[Excerpts from a dataset]
┄┄┄┄┄┄┄┄┄┄

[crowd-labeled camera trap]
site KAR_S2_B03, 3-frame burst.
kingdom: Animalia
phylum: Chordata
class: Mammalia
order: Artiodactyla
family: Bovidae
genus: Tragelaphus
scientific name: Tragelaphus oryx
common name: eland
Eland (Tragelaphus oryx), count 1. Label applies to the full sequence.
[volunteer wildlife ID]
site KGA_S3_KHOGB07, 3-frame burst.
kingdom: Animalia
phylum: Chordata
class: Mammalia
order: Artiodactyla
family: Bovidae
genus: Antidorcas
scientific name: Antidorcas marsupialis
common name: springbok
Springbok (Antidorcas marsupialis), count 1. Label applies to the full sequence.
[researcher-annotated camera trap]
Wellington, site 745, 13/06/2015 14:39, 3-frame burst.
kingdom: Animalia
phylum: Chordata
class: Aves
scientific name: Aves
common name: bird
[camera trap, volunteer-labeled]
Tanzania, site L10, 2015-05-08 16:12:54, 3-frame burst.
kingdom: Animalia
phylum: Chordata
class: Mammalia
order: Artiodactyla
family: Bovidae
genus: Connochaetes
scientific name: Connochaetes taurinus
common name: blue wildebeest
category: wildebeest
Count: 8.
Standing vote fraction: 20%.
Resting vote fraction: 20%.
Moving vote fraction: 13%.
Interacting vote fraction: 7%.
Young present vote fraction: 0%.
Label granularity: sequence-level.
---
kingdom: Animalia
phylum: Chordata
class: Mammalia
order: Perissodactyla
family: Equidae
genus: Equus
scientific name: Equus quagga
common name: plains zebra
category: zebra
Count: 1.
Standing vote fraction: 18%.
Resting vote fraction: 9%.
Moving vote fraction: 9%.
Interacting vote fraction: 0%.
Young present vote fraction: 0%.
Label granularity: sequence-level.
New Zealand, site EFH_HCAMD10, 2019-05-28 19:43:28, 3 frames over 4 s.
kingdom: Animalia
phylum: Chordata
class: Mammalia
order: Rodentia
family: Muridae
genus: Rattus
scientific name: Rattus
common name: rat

┄┄┄┄┄┄┄┄┄┄

> **Exercise aim**: Word for word, give the records again.

> **Problem solution**:
[crowd-labeled camera trap]
site KAR_S2_B03, 3-frame burst.
kingdom: Animalia
phylum: Chordata
class: Mammalia
order: Artiodactyla
family: Bovidae
genus: Tragelaphus
scientific name: Tragelaphus oryx
common name: eland
Eland (Tragelaphus oryx), count 1. Label applies to the full sequence.
[volunteer wildlife ID]
site KGA_S3_KHOGB07, 3-frame burst.
kingdom: Animalia
phylum: Chordata
class: Mammalia
order: Artiodactyla
family: Bovidae
genus: Antidorcas
scientific name: Antidorcas marsupialis
common name: springbok
Springbok (Antidorcas marsupialis), count 1. Label applies to the full sequence.
[researcher-annotated camera trap]
Wellington, site 745, 13/06/2015 14:39, 3-frame burst.
kingdom: Animalia
phylum: Chordata
class: Aves
scientific name: Aves
common name: bird
[camera trap, volunteer-labeled]
Tanzania, site L10, 2015-05-08 16:12:54, 3-frame burst.
kingdom: Animalia
phylum: Chordata
class: Mammalia
order: Artiodactyla
family: Bovidae
genus: Connochaetes
scientific name: Connochaetes taurinus
common name: blue wildebeest
category: wildebeest
Count: 8.
Standing vote fraction: 20%.
Resting vote fraction: 20%.
Moving vote fraction: 13%.
Interacting vote fraction: 7%.
Young present vote fraction: 0%.
Label granularity: sequence-level.
---
kingdom: Animalia
phylum: Chordata
class: Mammalia
order: Perissodactyla
family: Equidae
genus: Equus
scientific name: Equus quagga
common name: plains zebra
category: zebra
Count: 1.
Standing vote fraction: 18%.
Resting vote fraction: 9%.
Moving vote fraction: 9%.
Interacting vote fraction: 0%.
Young present vote fraction: 0%.
Label granularity: sequence-level.
New Zealand, site EFH_HCAMD10, 2019-05-28 19:43:28, 3 frames over 4 s.
kingdom: Animalia
phylum: Chordata
class: Mammalia
order: Rodentia
family: Muridae
genus: Rattus
scientific name: Rattus
common name: rat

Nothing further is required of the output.